林宇峰不明白,為什麼陳冰會對他進入書房有這麼大的意見。難道那間屋子裏有什麼不能叫人看到的東西嗎?
電視裏依舊是那一部沒完沒了的韓劇,林宇峰呆呆地看了兩眼,再把目光留在茶幾上的那本《長恨歌》。他拿不準是不是再看看這本書。
說起來,林宇峰已經很多年沒有看小說了。但是他一直關注著文壇的動態。當兵的時候看的是軍事曆史書,研究的是打仗。雖然兩年時間一晃就過,幾乎沒有留下什麼令人難忘的經曆。當然這些軍事上技術上的進步,在他們的部隊也不算是什麼驕傲的資本。那支部隊高手太多了,根本顯不出他林宇峰來。
不回爐上這個大學,他肯定能順利轉為士官。還能在部隊多幹幾年。當初要是等到大學畢業才參軍就好了。隻是當時他的家庭和他本人,正處在一個坎上。眼看就邁不過去了。虧的是陳冰在關鍵時刻幫了自己,也給他這個一葉障目的人指一條明路。
從這一點上說,陳冰是他林宇峰的恩人。而現在他卻要處心積慮地對恩人下手。這不管怎麼說,都不是件仁義的事兒。

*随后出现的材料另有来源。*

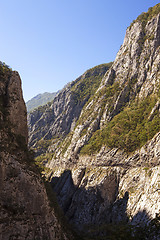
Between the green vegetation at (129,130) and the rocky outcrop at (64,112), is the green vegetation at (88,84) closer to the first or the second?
the rocky outcrop at (64,112)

不知道怎麼的,也許是“長恨歌”這三個字給了林宇峰靈感吧。他忽然就把他和陳冰之間的這層關係給理順了。
也許將來,陳冰如果真的犯罪了,被判重型甚至死刑,這一切都不應該因為他林宇峰。而應該是因為一個別的什麼人,例如郝鵬和楚天燕等等警察。在這件事上,他林宇峰是應該回避的一種關係。叫一個人去大義滅親,在自己的恩人背後捅一刀,總不是那麼名正言順的事情。
林宇峰一下子想透徹了這件事,心中竟然有種撥雲見日的輕快感覺。他是該離開了,用這個理由離開對他是個很好的理由。
可是,如果就這麼忽然有一天人間蒸發,陳冰會不會難過的無以複加呢?就如同兩個人一起走夜路,男的把女的扔在半路上,自己忽然消失了一樣。這也不是大丈夫所為。
這就需要想一個兩全其美的辦法,既能走得開,也能叫陳冰不至產生巨大的被拋棄玩弄感。
唉,要是他們倆人沒有滾過床單那就好了。一旦有了這一層事實上的婚姻關係,林宇峰你就是到了天王老子那裏,你說得清楚麼?
我雖不殺伯仁,而伯仁卻因我而死。對自己的恩人,如今的情人下手,你情何以堪呢林宇峰?
過了好一會,林宇峰才從沉思裏蘇醒過來。他必須絞盡腦汁想出一條萬全之策。
陳冰從書房裏走出來了,她的臉色似乎舒緩了好多。